Un elemento clave de los imaginarios sociales de la modernidad es tener a la ciudad como el centro de la civilización. La vieja dicotomía entre barbarie y civilización se nutre paralelamente de la dicotomía entre la ciudad y el campo. Las ideas que nos hemos hecho de la ciudad y del campo y sus respectivos habitantes están gobernadas por la asunción de que la civilización doblega a la barbarie, por tanto, la ciudad se impone como centro de poder.
En nuestro país, esta práctica social imaginada tiene sus peculiaridades. Cuando la división geográfica se pensó en torno a los regionalismos de Cibao y Sur (me llega a la memoria la famosa conferencia del poco conocido Luis Heriberto Valdez Pimentel y que por encargo del Dr. Juan Manuel Pellerano rescatamos en un volumen) se presupone que las ciudades no eran gran cosa como para ser nombradas. En este momento, el centro civilizatorio lo constituían las regiones en la medida en que su productividad (elemento nuclear para el imaginario social moderno según Charles Taylor) era la condición necesaria para el progreso anhelado.

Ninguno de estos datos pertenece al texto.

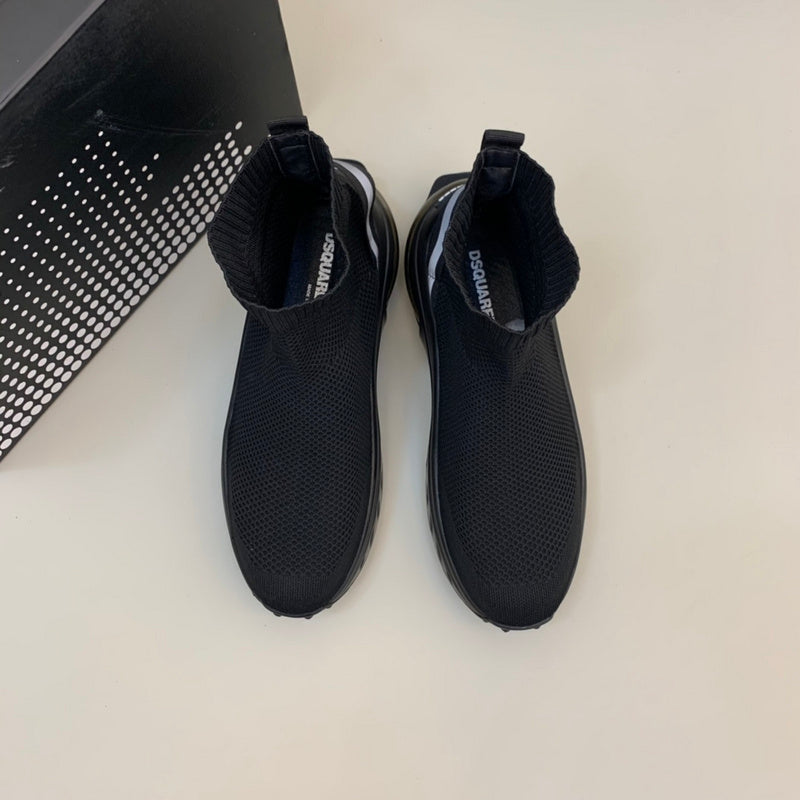 VV - DQ2 Shoes - 084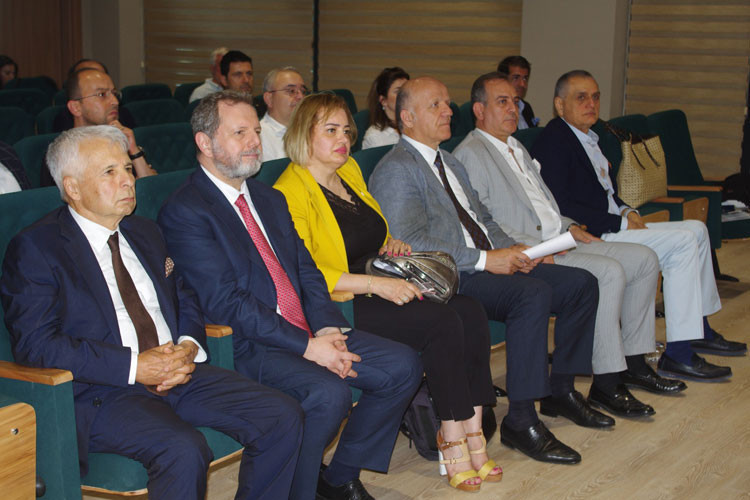 "Adalete inancın olduğu ülkeler, dünyaya liderlik eder" - Resim : 1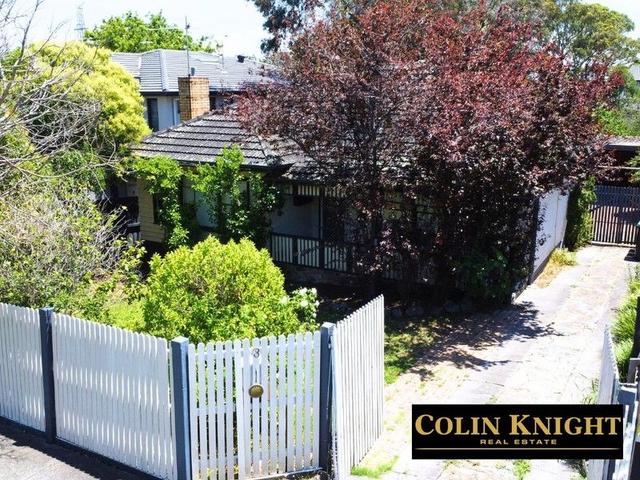 3 Shrewsbury St, VIC 3145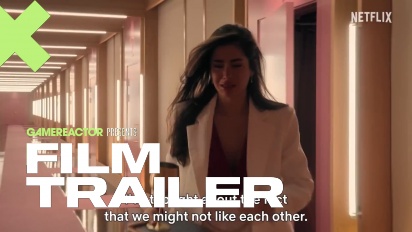 사랑은 눈이 멀다: 이탈리아 - 공식 예고편 (Netflix)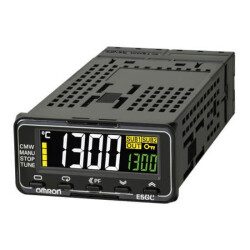 E5GC-QX1DCM-015 - Temp. Controller Pro - 1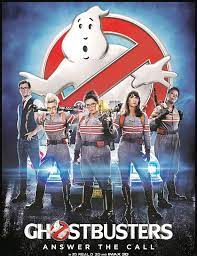 Maybe you would like to learn more about one of these? Ghostbusters Answer The Call Review Making The Ghost Of It Filmfestivals Com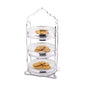 A3683C Victoria 3Tier Holder (6/ctn)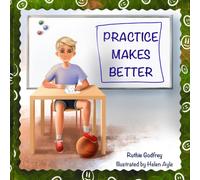Practice Makes Better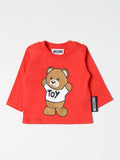 MOSCHINO LONGSLEEVE LARGE BEAR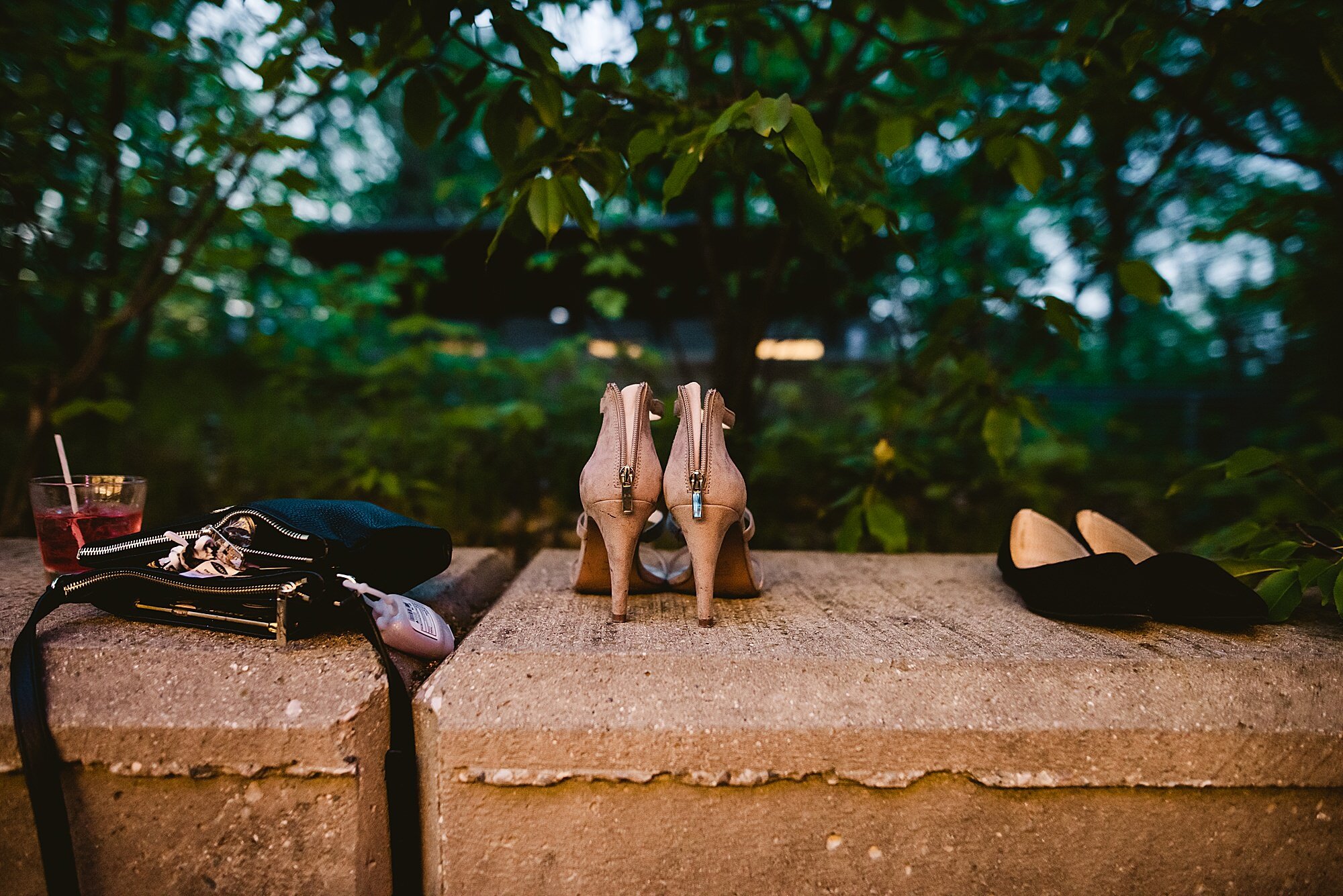 Bissell Tree House Wedding at John Ball Zoo in Grand Rapids, MI - Ryan Inman 135.jpg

Para que la perspectiva regional sea desplazada, en el discurso de la “modernidad” (en términos civilizatorios más que económicos-sociales), a la perspectiva de las ciudades fue necesario cierto desarrollo en infraestructura y movilidad, por un lado, acompañado de una concentración de las instituciones y servicios que ofrecía el Estado-Nación en un espacio geográfico fundacional, por el otro. Y esto sólo se consolidó en el imaginario colectivo en fecha posterior al ciclón San Zenón y la reconstrucción y reestructuración material y simbólica de la ciudad de Santo Domingo como centro civilizatorio. Esto último explica las connotaciones que tiene para nosotros el término “La Capital” como centro no solo económico, sino de hegemonía simbólica sobre las demás ciudades, aun cuando en diversas épocas tanto Puerto Plata como San Pedro de Macorís tuvieron más vida comercial y cultural que el Ozama.
Un ejemplo de lo que he planteado hasta el momento lo constituyen los textos literarios de Francisco E. Moscoso Puello: Navarijo, Cañas y Bueyes y Cartas a Evelina (Fíjese que puse a Cartas a Evelina en el mismo rango de ficción que la novela y las memorias y no lo trato como un texto sociológico). El imaginario sobre la ciudad que construye el autor es el del mundo civilizado respecto a la barbarie, ello, a pesar de la realidad vivida por este. En su desplazamiento a San Pedro de Macorís vivió allí lo que el entendió como el progreso del capitalismo ya que constituyó un centro de importante flujo de capital alrededor de la producción de la caña de azúcar y de la expropiación de la tierra por los “místeres”.
Una vez completado su ciclo de vida, el progreso en la ciudad de San Pedro de Macorís desapareció y el ideal de la ciudad civilizada se quebró por el ideal del barrio añorado. Moscoso Puello volvió al Navarijo de la nostalgia, de la niñez, pero pasó a ser un ciudadano más en la ciudad capital de la época. En Cartas a Evelina se refleja fielmente la idea de que la ciudad constituía el centro del mundo civilizado. Pero una cosa es la ciudad imaginada en términos civilizatorios y otra cosa es la ciudad real. En esta obra se nota una fluctuación entre lo imaginado y lo real, entre la ciudad civilizada, el progreso querido y la barbarie en sus gentes. En este sentido, la ciudad pasa a ser la representación simbólica del fracaso del estado-nación dominicano, en vista de que no ha logrado el ideal civilizatorio de la racionalidad moderna europea.
Al final de Navarijo, el autor dice: ”Yo tambien lo abandoné (a San Pedro de Macorís), muy a mi pesar, para regresar a mi antiguo solar nativo y a mi antiguo barrio, donde sólo pude identificar la vieja casa de D. Juan Ramón, la que pude visitar un día y en donde vinieron a la memoria estos recuerdos de aquellos tiempos pasados, los de la vieja ciudad de Santo Domingo de Guzmán en que vine al mundo y que como habéjs visto, era otra ciudad muy diferente a esta en que yo estoy viviendo ahora”.